Même si leurs reportages s'avèrent peu sympathiques à votre
cause, il est quand même bon de voir le nom "De la Bouffe, pas des
Bombes" mentionné dans la presse. Selon notre expérience,
la plupart des gens comprennent bien le concept véhiculé par ces
six petits mots et ne se laissent pas tromper par des reportages négatifs.
Lors de ces événements, une chose qui ne manquera pas d'attirer
l'attention est le déploiement d'une énorme bannière proclamant
"De la Bouffe, pas des Bombes". Cette bannière est d'une grande
utilité lorsque les médias prennent des photos puisque, à
défaut d'une couverture plus approfondie, les mots "De la Bouffe,
pas des Bombes" seront diffusés. Vous pouvez aussi utiliser le logo
montrant un poing mauve brandissant une carotte aussi souvent que vous le voulez.
Notre quartier général aux États-Unis peut vous faire parvenir
des épinglettes, autocollants et bannières pour vous aider à
recueillir des fonds et vous faire connaître. (Voir en annexe.)
La récupération de nourriture constitue l'épine dorsale
de l'oeuvre de Food Not Bombs. Découvrir des sources d'approvisionnement
peut sembler, à première vue, relever un défi de taille;
mais en fait il ne vous faut qu'un peu de confiance et de patience. Chaque entreprise
de l'industrie agroalimentaire est une source potentielle de nourriture à
récupérer; du gros au détail, de la production à
la distribution. Il vous faudra parfois une bonne dose d'imagination et d'insistance
pour convaincre un gérant têtu de vous laisser prendre possession
de la nourriture "en trop"; mais dans la plupart des cas, les entreprises
se montrent très coopératives. Il vous faudra décider si
vous voulez laisser savoir aux propriétaires ou gérants de ces
entreprises qu'une partie de cette nourriture servira à des fins politiques
sous la bannière "De la Bouffe, pas des Bombes". Dans certains
commerces, cela ne causera aucun problème; mais en d'autres endroits
il vaut mieux passer cela sous silence jusqu'à ce que l'on vous connaisse
mieux.

# # # # # # #

Travail demandé:
• A. D'après le texte fourni, quels articles le quartier général aux États-Unis peut-il faire parvenir ? Énumérez-les tous.
• B. Réécrivez sous forme de liste le paragraphe du texte fourni qui commence par « La récupération de nourriture », en gardant ses faits principaux.
• C. Recopiez le passage du texte fourni qui va de « Même si leurs » jusqu'à « des reportages négatifs. » inclus.

# # # # # # #

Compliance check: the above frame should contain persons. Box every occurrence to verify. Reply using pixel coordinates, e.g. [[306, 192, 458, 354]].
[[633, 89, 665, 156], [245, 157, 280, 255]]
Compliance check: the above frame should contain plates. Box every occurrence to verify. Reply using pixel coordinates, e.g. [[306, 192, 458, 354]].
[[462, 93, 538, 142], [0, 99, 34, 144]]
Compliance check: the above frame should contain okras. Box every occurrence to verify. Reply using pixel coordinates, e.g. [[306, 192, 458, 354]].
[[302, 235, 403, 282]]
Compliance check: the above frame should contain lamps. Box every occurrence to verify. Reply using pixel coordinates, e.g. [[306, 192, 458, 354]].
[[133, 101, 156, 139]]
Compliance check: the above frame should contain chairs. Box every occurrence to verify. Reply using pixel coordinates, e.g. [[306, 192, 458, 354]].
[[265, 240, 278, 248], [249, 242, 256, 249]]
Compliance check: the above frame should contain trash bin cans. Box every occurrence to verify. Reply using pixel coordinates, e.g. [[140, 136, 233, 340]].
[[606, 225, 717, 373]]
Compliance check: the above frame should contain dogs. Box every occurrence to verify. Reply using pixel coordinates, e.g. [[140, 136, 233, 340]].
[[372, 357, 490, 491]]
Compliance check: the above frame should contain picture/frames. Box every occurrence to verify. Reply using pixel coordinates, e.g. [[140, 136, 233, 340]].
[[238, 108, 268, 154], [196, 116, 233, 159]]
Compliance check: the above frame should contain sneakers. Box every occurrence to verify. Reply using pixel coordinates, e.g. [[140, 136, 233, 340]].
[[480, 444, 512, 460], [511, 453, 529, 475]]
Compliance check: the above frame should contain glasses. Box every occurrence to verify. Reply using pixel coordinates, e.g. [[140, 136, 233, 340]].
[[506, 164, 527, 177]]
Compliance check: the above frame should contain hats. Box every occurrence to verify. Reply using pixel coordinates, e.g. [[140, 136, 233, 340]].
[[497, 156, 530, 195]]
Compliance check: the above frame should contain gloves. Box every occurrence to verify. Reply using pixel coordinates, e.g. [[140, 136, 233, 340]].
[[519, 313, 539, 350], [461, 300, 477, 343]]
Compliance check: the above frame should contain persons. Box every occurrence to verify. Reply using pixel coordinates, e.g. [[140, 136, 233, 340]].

# # # # # # #

Réponses par tâche:
• A.
- épinglettes
- autocollants
- bannières

• B.
- La récupération de nourriture est l'épine dorsale de l'action de Food Not Bombs.
- Trouver des sources d'approvisionnement paraît difficile, mais demande surtout de la confiance et de la patience.
- Toute entreprise agroalimentaire, du gros au détail et de la production à la distribution, est une source potentielle.
- Un gérant têtu exige parfois de l'imagination et de l'insistance, mais la plupart des entreprises coopèrent volontiers.
- Il faut décider si l'on dit aux propriétaires ou gérants qu'une partie de la nourriture servira à des fins politiques sous la bannière « De la Bouffe, pas des Bombes ».
- Dans certains commerces, cela ne pose aucun problème. Ailleurs, mieux vaut le taire jusqu'à être mieux connu.

• C.
Même si leurs reportages s'avèrent peu sympathiques à votre
cause, il est quand même bon de voir le nom "De la Bouffe, pas des
Bombes" mentionné dans la presse. Selon notre expérience,
la plupart des gens comprennent bien le concept véhiculé par ces
six petits mots et ne se laissent pas tromper par des reportages négatifs.